A Stacy estava tão frustrada que, sem pensar, deu um chute na parede.

Doeu bem mais nela do que nos tijolos.

Apertando o dedão com as mãos e pulando em um pé só, ela se virou e apoiou as costas na parede, deixando seu corpo escorregar até o chão.

E começou a chorar.

Tania não sabia o porquê de estar chorando. Seu pé não doía tanto assim, ela não estava irritada naquele nível com a febre do ouro, os pesadelos sobre varas e chicotes diminuíam conforme o tempo passava e Gilbert voltaria.

Ele prometera que voltaria.

Então por que todas aquelas coisas a estavam machucando?

- Senhorita? - uma garota baixa, talvez um ou dois anos mais nova do que Tania, de cabelo crespo e pele tão escura que lembrava ônix saiu detrás de uma estante, da qual ela estava explorando os títulos, a pretexto de organizar - Você precisa de ajuda?

- Oh - conteve a surpresa pelo fato de mais alguém estar no cômodo - não, obrigada. O que faz aqui?

- Trabalho aqui.

- Mas você é muito nova para trabalhar. A senhorita Josephine a adotou?

- Me tirou das ruas a alguns anos, senhorita. Tenho trabalhado em troca de moradia, alimento, educação e um pequeno salário - engoliu em seco ao perceber que havia respondido mais do que lhe fora perguntado.

- Espero que seja uma troca justa.

- Sim senhorita, mais do que justa. Posso fazer algo por você?
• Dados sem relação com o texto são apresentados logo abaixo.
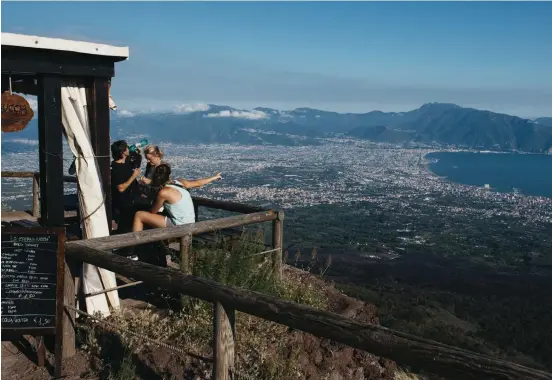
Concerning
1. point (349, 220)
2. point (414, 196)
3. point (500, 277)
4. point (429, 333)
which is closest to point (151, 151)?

- Consegue me dizer onde fica a cozinha?

- Dois andares abaixo, mas estou certa de que eu ou a cozinheira podemos fazer qualquer coisa que queira. Eu vou cham-

- Não! Não a acorde, por favor. Consigo me virar sozinha - levantou-se e saiu da biblioteca, sendo discretamente seguida pela garota - por favor, não se desvie de seus afazeres, prometo que não preciso de ajuda - parou de andar para olhar nos olhos negros dela.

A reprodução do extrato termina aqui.